• Extract to read:
= = =
For this list, we're skipping over combos that are too similar to each other in favour of having combos that can work in more colour identities, or use fewer cards.

Updated May 11, 2022 by Joe Parlock: Commander is a massive format, and new combos are being found all the time. There's always room for more infinite mana, and so the list has been updated with two more popular ways to get all the mana you need.

7 Emiel the Blessed, and Peregrine Drake

Emiel Drake Combo

Peregrine Drake is one of the game's most popular flicker targets, thanks to its enter-the-battlefield trigger of untapping five of your lands. Combine that with Emiel the Blessed, a legendary creature who can pay three mana to flicker something, and the combo is already in place.

All you need to do is have both Emiel and Peregrine Drake out on the battlefield. Pay three generic mana to activate Emiel's ability, target the Drake, and flicker it. When Peregrine Drake enters the battlefield, its ability will trigger and will untap five of your lands. Tap all five lands to produce at least five mana, use three of it to activate Emiel on the Peregrine Drake again, and the combo is ready to go. Just flicker Peregrine Drake as many times as you need, tapping five lands every time, and you'll have a profit of at least two mana per loop.
= = =
• Provided data:

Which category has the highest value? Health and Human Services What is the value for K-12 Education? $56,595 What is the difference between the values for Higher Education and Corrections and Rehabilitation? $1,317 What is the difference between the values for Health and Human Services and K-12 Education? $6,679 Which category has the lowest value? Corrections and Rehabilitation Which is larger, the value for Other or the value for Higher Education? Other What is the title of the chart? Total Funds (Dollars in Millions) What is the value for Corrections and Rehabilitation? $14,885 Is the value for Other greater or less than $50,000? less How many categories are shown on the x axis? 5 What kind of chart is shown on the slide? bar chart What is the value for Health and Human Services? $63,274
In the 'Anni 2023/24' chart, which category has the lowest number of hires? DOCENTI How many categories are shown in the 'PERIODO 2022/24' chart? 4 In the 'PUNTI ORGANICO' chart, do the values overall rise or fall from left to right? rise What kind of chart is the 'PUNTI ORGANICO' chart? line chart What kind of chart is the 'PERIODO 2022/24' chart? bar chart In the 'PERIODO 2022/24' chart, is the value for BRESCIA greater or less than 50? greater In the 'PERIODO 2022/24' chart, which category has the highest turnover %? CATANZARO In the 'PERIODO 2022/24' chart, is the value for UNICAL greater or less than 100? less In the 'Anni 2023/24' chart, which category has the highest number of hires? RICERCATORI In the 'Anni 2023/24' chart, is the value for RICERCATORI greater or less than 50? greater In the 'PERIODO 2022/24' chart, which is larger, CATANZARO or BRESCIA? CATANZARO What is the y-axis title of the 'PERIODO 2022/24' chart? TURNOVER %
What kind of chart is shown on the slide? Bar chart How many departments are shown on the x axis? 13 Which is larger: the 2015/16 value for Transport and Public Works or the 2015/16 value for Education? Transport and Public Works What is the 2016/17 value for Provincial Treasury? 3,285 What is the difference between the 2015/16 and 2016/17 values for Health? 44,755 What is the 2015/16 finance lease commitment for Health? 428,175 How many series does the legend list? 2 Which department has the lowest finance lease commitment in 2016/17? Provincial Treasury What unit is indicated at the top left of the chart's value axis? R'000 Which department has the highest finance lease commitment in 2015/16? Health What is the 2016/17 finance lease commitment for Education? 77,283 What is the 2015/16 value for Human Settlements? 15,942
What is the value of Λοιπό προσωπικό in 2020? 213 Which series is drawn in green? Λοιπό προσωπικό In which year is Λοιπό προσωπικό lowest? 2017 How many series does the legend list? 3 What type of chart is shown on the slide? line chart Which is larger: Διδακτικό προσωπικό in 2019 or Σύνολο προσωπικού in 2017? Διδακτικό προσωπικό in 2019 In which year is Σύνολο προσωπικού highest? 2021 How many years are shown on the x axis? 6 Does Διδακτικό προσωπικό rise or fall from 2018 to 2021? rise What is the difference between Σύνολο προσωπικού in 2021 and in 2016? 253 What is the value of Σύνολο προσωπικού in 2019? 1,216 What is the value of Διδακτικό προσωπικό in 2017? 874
= = =
• Written task 1: In the text on Commander infinite-mana combos, how much mana does Emiel the Blessed need to flicker a creature?
• Written task 2: Continue the text on Commander infinite-mana combos from its final sentence.

• Task answer 1: Three generic mana.

• Task answer 2:
The downside to this combo is that, as Emiel is a Selesnya (green/white) commander, you can't use Peregrine Drake in an Emiel deck. In a Bant (green/white/blue) deck with a different commander, though, they fit together nicely.

6 Karmic Guide, Reveillark, and Phyrexian Altar

mono-white

Infinite mana is about as un-white as you can imagine, and yet it does have a pretty great combo available to it.

To get started, you need Phyrexian Altar on the battlefield, Reveillark in your hand, and Karmic Guide in your graveyard (which is easy enough to do with its Evoke ability). Pay the four generic and one white to cast and resolve Reveillark, and then immediately sacrifice it to Phyrexian Altar to produce one mana of any colour.

When Reveillark's death trigger activates, target Karmic Guide and return it to the battlefield. When Karmic Guide enters, its ability will go off, and you can target Reveillark in your graveyard and return it to the battlefield.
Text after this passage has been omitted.